3°/ qu'en jugeant les demandes indemnitaires de M. [P] sans objet, au prétexte que l'inspecteur du travail pouvait valablement retirer sa décision et en prendre une autre autorisant le licenciement, sans dire en quoi la nouvelle autorisation viendrait tenir en échec les effets du retrait, la cour d'appel a privé sa décision de base légale au regard des articles L. 1235-3 et L. 2422-1 du code du travail ;

4°/ qu'en s'abstenant de répondre aux conclusions d'appel de M. [P], selon lesquelles il relevait de la compétence du conseil de prud'hommes d'apprécier la validité du licenciement prononcé de sorte que les demandes indemnitaires portant sur l'absence de cause réelle et sérieuse du licenciement et sur le retrait devaient être jugées recevables, la cour d'appel a violé l'article 455 du code de procédure civile. »

Réponse de la Cour

5. Le juge judiciaire ne peut, sans violer le principe de séparation des pouvoirs, en l'état d'une autorisation administrative de licenciement devenue définitive, apprécier le caractère réel et sérieux du motif de licenciement au regard de la cause économique ou du respect par l'employeur de son obligation de reclassement.

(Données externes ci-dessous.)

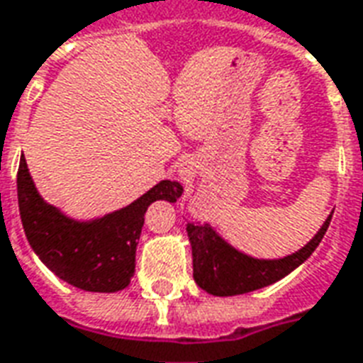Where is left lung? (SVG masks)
Masks as SVG:
<instances>
[{
	"mask_svg": "<svg viewBox=\"0 0 363 363\" xmlns=\"http://www.w3.org/2000/svg\"><path fill=\"white\" fill-rule=\"evenodd\" d=\"M331 217L333 211L310 242L294 254L277 259L244 254L230 246L209 223H189L186 233L192 248L196 284L213 296H236L277 283L313 254L329 229Z\"/></svg>",
	"mask_w": 363,
	"mask_h": 363,
	"instance_id": "1",
	"label": "left lung"
}]
</instances>
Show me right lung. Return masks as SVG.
<instances>
[{"mask_svg": "<svg viewBox=\"0 0 363 363\" xmlns=\"http://www.w3.org/2000/svg\"><path fill=\"white\" fill-rule=\"evenodd\" d=\"M17 196L24 235L48 269L82 291L117 292L134 275L144 213L155 200L177 202L182 184L161 181L127 208L80 221L45 202L21 160Z\"/></svg>", "mask_w": 363, "mask_h": 363, "instance_id": "add662e5", "label": "right lung"}]
</instances>
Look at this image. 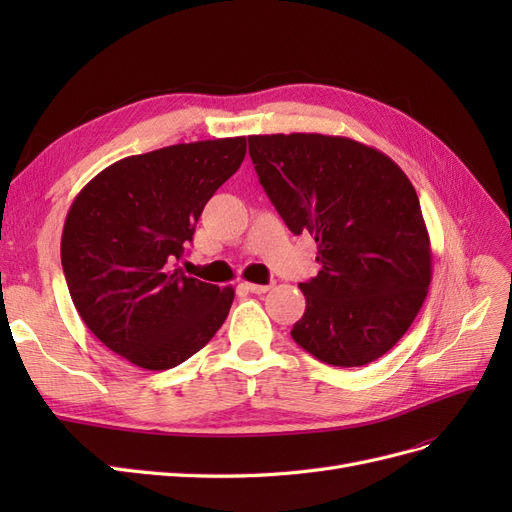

6. Ayant constaté que l'inspecteur du travail avait, par décision du 25 août 2014, décision dont la légalité ne peut plus être contestée, autorisé le licenciement pour motif économique du salarié, la cour d'appel en a déduit à bon droit qu'elle ne pouvait se prononcer sur la cause réelle et sérieuse du licenciement et sur les demandes indemnitaires présentées sur ce fondement.

7. Le moyen, inopérant en ses deux premières branches, n'est pas fondé pour le surplus.

PAR CES MOTIFS, la Cour :

Rejette le pourvoi.

Arrêt rendu en formation de section.

- Président : M. Cathala - Rapporteur : M. Huglo - Avocat général : Mme Laulom - Avocat(s) : SCP Didier et Pinet ; SCP Lyon-Caen et Thiriez -

Textes visés :

Loi des 16-24 août 1790 ; décret du 16 fructidor an III ; principe de séparation des pouvoirs.

Rapprochement(s) :

Sur les limites de la compétence du juge judiciaire lorsque la rupture du contrat de travail d'un salarié protégé a fait l'objet d'une autorisation administrative devenue définitive, à rapprocher : Soc., 22 janvier 2014, pourvoi n° 12-22.546, Bull. 2014, V, n° 32 (cassation), et les arrêts cités ; Soc., 19 janvier 2022, pourvoi n° 19-18.898 (1), Bull., (cassation partielle sans renvoi), et l'arrêt cité.